> _AUFGABEN_
1. Von welchem Datum ist laut dem Urteilsauszug das Urteil des Sozialgerichts Berlin?
2. Greife den Urteilsauszug nach seinem letzten Satz auf und setze ihn fort.

> _AUSZUG_
* * *

Der Kläger beantragt,
das Urteil des Landessozialgerichts Berlin-Brandenburg vom 10. Mai 2017 aufzuheben und die Berufung der Beklagten gegen das
Urteil des Sozialgerichts Berlin vom 24. Juni 2015 zurückzuweisen.
Die Beklagte beantragt,
die Revision des Klägers zurückzuweisen.
Sie hält das angegriffene Urteil für zutreffend.
Die Beigeladenen stellen keine Anträge.
II
Die zulässige Revision ist nicht begründet und daher zurückzuweisen (§
170 Abs
1 S 1
SGG).
Das LSG hat zu Recht das Urteil des SG aufgehoben und die Klage abgewiesen. Der Bescheid der Beklagten vom 23.4.2013 in der Gestalt des Widerspruchsbescheids vom
10.9.2013 ist rechtmäßig und verletzt den Kläger nicht in seinen Rechten. Nach einer Gesamtwürdigung der vom LSG für den Senat
bindend festgestellten Tatsachen (dazu 1.) war der Kläger als Geschäftsführer in der Zeit vom 1.10.2012 (Beginn des Geschäftsführer-Anstellungsvertrags)
bis zum 10.5.2017 (Tag der mündlichen Verhandlung vor dem LSG) Beschäftigter der Beigeladenen zu 1. und damit versicherungspflichtig
in der GRV und nach dem Recht der Arbeitsförderung (dazu 2.).
1. Der Senat ist nach §
163 SGG an die Tatsachenfeststellungen des LSG gebunden, weil sie nicht mit zulässig erhobenen Verfahrensrügen angegriffen worden
sind. Der Kläger hat entgegen §
164 Abs
2 S 3
SGG nicht alle Tatsachen bezeichnet, die den Verfahrensmangel ergeben.

* * *

> _GESPEICHERTE DATENSÄTZE_
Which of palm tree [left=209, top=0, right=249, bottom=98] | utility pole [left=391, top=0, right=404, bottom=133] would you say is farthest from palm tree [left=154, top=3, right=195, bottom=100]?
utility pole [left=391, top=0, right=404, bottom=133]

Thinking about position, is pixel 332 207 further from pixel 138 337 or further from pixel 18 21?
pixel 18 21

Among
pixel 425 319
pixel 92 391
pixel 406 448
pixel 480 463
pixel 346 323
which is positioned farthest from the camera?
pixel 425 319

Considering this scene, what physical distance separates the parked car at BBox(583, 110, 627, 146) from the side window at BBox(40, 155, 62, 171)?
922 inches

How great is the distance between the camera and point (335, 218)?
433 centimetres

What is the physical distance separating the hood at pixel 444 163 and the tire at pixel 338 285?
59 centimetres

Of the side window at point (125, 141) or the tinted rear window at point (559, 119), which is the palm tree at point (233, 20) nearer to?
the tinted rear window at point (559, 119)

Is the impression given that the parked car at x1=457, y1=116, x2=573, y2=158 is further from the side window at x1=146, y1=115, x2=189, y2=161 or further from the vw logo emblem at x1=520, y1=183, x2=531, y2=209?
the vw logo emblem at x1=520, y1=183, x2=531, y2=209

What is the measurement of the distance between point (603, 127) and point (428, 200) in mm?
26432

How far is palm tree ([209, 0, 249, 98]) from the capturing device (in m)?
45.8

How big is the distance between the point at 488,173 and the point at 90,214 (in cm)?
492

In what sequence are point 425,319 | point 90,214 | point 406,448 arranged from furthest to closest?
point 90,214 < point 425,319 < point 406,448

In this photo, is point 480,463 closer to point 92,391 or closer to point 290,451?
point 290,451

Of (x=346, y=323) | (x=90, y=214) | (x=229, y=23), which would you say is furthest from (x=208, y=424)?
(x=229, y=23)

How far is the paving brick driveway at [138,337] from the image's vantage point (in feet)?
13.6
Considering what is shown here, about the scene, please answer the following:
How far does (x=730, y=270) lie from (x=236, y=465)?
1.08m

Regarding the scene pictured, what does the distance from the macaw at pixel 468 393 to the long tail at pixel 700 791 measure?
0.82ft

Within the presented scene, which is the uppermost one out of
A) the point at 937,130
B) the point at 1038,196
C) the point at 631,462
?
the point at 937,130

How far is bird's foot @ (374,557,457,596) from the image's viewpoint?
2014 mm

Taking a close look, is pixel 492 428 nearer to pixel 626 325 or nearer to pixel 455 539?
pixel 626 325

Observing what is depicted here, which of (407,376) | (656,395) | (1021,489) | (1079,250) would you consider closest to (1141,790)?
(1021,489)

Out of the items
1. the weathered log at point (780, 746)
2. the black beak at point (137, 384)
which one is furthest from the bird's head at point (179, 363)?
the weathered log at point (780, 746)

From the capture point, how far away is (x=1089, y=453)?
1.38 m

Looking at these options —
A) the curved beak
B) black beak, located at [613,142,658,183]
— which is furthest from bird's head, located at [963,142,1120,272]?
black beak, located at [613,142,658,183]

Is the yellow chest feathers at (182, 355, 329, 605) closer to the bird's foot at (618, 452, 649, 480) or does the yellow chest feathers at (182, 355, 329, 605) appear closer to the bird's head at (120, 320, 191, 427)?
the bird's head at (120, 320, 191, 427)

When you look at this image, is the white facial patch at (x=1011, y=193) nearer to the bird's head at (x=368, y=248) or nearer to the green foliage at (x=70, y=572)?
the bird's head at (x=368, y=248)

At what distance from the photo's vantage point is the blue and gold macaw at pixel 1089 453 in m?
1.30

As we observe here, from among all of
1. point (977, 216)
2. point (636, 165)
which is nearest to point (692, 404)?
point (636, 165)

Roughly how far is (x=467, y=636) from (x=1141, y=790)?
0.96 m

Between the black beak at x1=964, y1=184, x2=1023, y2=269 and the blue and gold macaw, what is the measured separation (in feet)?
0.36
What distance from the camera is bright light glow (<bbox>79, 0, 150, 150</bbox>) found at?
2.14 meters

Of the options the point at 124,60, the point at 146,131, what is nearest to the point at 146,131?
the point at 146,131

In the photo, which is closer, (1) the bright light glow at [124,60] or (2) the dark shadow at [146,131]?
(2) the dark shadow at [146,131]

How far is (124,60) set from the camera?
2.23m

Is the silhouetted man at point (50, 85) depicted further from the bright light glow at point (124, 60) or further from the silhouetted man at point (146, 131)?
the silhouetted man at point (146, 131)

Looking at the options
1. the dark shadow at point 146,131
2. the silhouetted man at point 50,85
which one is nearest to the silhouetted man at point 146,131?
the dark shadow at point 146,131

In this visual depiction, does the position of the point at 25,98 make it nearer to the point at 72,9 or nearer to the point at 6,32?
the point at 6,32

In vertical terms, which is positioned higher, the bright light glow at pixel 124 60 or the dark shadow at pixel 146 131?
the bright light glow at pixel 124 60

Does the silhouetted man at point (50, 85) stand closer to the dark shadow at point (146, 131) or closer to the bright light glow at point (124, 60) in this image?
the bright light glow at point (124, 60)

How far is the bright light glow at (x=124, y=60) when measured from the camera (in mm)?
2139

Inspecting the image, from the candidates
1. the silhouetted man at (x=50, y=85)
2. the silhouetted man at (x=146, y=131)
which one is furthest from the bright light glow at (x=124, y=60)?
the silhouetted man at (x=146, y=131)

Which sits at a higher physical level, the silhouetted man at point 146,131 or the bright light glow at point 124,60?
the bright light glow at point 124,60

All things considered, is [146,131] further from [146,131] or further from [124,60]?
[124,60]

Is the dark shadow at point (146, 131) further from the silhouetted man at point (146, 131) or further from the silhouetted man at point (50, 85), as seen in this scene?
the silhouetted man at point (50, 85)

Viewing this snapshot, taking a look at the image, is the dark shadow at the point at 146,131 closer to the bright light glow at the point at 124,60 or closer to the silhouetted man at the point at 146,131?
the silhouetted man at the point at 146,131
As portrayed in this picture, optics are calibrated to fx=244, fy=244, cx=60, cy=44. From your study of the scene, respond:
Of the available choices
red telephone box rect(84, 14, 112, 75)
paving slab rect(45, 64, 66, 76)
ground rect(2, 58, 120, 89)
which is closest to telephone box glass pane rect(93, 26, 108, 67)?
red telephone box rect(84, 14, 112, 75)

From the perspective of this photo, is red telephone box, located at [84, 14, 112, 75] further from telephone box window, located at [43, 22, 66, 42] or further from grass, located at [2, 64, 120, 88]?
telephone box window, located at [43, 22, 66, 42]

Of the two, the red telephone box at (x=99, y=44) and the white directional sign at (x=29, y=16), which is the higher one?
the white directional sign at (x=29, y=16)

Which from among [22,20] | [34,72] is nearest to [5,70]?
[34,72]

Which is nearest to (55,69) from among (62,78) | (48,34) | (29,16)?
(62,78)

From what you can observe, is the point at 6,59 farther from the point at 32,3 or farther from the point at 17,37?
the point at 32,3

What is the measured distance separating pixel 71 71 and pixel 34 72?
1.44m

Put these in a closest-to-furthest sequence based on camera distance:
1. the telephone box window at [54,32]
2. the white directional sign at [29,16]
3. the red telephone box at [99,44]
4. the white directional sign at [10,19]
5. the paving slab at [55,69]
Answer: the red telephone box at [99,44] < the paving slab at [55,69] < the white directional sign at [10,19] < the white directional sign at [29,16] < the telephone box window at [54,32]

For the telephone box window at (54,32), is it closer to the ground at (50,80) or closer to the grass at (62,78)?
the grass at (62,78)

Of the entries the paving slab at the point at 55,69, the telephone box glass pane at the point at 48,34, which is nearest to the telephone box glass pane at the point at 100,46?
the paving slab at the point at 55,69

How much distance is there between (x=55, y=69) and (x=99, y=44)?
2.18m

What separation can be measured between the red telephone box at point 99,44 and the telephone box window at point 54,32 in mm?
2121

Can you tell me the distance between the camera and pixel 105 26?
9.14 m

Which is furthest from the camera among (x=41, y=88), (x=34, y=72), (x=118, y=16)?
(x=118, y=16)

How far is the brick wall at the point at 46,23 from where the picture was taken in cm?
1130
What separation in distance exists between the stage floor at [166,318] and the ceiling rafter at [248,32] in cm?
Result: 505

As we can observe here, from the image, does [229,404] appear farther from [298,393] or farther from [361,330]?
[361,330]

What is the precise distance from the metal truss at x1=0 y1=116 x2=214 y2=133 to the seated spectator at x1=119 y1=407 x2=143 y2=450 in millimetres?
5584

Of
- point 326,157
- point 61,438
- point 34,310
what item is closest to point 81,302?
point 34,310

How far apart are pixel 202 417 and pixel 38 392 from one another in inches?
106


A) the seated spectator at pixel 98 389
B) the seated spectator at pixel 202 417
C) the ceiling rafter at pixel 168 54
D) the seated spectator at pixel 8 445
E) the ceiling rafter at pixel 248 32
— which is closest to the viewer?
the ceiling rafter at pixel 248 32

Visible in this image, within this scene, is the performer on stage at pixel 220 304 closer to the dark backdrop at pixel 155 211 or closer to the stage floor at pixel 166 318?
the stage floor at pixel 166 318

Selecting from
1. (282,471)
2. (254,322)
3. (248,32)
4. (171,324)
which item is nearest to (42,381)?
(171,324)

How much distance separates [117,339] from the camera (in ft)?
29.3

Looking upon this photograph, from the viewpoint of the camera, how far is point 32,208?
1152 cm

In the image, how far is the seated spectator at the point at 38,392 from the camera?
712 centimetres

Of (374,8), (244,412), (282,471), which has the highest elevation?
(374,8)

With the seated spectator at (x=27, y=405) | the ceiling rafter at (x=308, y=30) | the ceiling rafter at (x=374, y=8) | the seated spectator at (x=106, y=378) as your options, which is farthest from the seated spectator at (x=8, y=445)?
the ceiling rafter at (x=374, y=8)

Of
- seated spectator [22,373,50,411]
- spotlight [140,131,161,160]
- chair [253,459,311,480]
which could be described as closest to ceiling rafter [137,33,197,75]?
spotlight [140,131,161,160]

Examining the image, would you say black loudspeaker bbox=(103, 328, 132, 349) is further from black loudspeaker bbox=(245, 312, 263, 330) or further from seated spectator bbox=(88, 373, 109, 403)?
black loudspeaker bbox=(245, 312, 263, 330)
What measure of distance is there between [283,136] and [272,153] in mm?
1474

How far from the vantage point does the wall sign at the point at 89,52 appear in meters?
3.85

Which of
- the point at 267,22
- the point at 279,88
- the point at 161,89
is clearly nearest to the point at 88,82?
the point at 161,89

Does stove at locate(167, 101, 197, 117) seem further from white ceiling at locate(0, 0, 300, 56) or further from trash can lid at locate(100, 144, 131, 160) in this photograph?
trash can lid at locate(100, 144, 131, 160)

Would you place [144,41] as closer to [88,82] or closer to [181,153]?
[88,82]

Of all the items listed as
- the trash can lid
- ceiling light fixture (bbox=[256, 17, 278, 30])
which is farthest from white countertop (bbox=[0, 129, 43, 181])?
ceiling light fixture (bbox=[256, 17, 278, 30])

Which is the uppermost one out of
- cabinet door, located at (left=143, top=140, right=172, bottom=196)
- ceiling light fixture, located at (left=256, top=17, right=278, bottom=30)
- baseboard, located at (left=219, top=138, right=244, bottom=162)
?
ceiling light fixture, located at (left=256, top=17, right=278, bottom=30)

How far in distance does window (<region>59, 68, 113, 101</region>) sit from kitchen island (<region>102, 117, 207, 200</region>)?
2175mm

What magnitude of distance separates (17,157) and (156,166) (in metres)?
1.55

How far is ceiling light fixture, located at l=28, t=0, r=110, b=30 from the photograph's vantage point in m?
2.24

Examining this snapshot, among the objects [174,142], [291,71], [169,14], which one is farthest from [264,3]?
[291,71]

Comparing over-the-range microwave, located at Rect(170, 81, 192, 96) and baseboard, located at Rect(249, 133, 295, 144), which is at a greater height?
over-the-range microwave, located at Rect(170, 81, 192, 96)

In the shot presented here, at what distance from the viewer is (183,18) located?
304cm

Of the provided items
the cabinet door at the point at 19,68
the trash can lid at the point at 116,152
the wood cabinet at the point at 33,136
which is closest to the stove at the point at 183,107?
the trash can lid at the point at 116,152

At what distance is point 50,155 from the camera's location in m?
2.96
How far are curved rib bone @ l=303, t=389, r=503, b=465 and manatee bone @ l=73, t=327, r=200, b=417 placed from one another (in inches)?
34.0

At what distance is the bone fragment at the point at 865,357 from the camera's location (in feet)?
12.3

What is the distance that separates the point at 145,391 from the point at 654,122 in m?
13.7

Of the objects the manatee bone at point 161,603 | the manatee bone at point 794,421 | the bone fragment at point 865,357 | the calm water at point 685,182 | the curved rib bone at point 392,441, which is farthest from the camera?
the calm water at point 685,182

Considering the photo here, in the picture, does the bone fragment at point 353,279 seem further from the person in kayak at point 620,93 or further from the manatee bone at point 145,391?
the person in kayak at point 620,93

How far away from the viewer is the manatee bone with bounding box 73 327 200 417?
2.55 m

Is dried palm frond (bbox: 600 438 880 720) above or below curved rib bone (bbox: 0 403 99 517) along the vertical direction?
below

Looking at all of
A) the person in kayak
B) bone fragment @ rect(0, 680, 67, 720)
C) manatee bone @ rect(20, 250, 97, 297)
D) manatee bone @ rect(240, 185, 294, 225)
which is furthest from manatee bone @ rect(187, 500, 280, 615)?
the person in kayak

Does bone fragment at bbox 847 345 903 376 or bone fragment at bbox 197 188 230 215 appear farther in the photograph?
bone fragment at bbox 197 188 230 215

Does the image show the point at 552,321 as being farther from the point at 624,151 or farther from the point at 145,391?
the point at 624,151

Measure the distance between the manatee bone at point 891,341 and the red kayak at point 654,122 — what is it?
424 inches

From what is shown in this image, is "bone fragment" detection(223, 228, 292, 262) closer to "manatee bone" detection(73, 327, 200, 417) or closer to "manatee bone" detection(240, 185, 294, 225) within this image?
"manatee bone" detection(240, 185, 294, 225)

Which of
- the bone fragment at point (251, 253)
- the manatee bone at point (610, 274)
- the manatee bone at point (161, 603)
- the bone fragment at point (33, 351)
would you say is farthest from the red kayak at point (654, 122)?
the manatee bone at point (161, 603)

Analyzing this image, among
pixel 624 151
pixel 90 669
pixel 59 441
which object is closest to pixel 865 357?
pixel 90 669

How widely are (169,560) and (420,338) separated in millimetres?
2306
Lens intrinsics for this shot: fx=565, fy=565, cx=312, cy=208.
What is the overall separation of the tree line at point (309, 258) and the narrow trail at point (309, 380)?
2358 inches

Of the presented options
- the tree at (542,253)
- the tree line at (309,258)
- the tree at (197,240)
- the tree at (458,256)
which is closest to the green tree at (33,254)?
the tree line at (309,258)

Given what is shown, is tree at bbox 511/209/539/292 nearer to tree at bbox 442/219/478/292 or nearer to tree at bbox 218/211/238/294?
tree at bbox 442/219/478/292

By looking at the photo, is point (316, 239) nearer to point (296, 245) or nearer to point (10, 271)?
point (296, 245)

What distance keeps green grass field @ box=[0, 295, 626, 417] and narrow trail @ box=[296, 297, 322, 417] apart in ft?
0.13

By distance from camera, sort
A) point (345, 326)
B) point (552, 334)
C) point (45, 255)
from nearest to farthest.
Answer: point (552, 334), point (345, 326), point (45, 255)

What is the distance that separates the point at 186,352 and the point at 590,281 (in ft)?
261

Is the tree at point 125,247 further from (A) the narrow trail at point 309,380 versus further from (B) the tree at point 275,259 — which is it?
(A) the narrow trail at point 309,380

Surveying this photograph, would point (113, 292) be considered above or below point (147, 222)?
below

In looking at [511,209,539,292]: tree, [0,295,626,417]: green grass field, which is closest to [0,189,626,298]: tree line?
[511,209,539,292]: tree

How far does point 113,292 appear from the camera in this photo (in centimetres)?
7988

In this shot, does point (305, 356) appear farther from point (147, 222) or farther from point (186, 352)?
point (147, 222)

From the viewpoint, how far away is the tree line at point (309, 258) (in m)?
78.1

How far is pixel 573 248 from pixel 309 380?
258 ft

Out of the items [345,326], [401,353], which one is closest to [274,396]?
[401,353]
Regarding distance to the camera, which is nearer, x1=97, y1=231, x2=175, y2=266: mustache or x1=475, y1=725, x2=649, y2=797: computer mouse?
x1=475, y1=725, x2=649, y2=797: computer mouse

* * *

> _GEGEBENE ANTWORTEN_
1. Vom 24. Juni 2015.

2.
Bei einem Verstoß gegen die Pflicht, den Sachverhalt von Amts wegen zu ermitteln (§
103 SGG), muss der Revisionskläger die Tatsachen bezeichnen, aus denen sich ergibt, dass sich das LSG von seinem sachlich-rechtlichen
Standpunkt aus zu weiteren Ermittlungen hätte gedrängt fühlen müssen. Hierzu gehört auch die Benennung konkreter Beweismittel,
deren Erhebung sich dem LSG hätte aufdrängen müssen. Es ist ferner darzulegen, zu welchem Ergebnis nach Auffassung des Revisionsklägers
die für erforderlich gehaltenen Ermittlungen geführt hätten und dass hieraus die Möglichkeit folgt, dass das Gericht ohne
den geltend gemachten Verfahrensfehler anders entschieden hätte (BSG Urteil vom 31.3.2017 - B 12 R 7/15 R - SozR 4-2400 § 7 Nr 30 RdNr 14 mwN, auch zur Veröffentlichung in BSGE vorgesehen). Diesen Anforderungen ist nicht mit
dem Vorbringen genügt, das LSG habe nur unzureichend die vertraglichen Regelungen zwischen dem Kläger und der Beigeladenen
zu 1. festgestellt.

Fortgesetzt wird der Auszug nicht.